While Apple (AAPL) and several of its suppliers have muscled higher this week, thanks to pre-earnings optimism and a positive Apple earnings reaction, the shares of Broadcom (AVGO) have struggled. The company on Monday cut the top end of its current-quarter revenue forecast, citing weak wireless chip demand, and AVGO shares are now testing familiar support. However, if recent history is any indicator, AVGO stock could be due to bounce in the short term.
Broadcom stock was last seen 0.6% lower to trade at $228.89. The $228-$230 neighborhood has emerged as a key foothold for AVGO in 2018, containing the equity’s pullback amid the early February stock market correction, and acting as a cushion during last month’s semiconductor swoon. This area also provided a floor for AVGO in late 2017, when the shares were on their way to November’s record high.
What we found interesting, from a historical data standpoint, is that AVGO has been among the best S&P 500 stocks to own in the month of May.

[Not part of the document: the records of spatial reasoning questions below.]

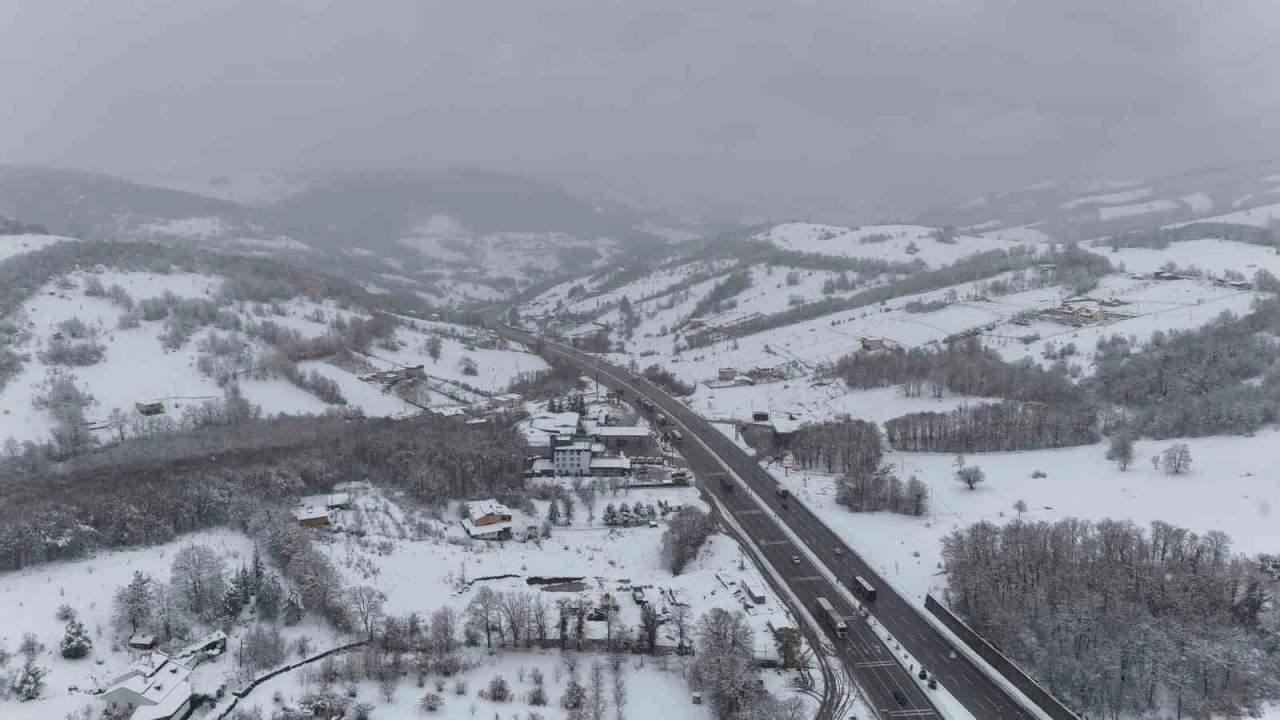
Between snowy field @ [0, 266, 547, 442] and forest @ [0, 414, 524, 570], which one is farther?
snowy field @ [0, 266, 547, 442]

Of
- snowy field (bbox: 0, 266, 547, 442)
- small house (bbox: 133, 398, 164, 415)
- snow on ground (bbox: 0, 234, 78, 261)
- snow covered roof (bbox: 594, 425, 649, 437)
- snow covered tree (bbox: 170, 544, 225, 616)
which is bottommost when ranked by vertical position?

The Apple supplier has ended the month higher 88% of the time, looking back 10 years, and averaged a healthy gain of 8.51% — the second-best of all SPX stocks — according to data from Schaeffer’s Senior Quantitative Analyst Rocky White. From current levels, a similar rally would put Broadcom shares around $248.37 in no time.
If history does repeat for AVGO, an exodus of recent option bears could add fuel to the stock’s fire. On the International Securities Exchange (ISE), Chicago Board Options Exchange (CBOE), and NASDAQ OMX PHLX (PHLX), the stock’s 10-day put/call volume ratio registers in the 74th percentile of its annual range. This indicates a healthier-than-usual appetite for bearish option bets over bullish during the past two weeks.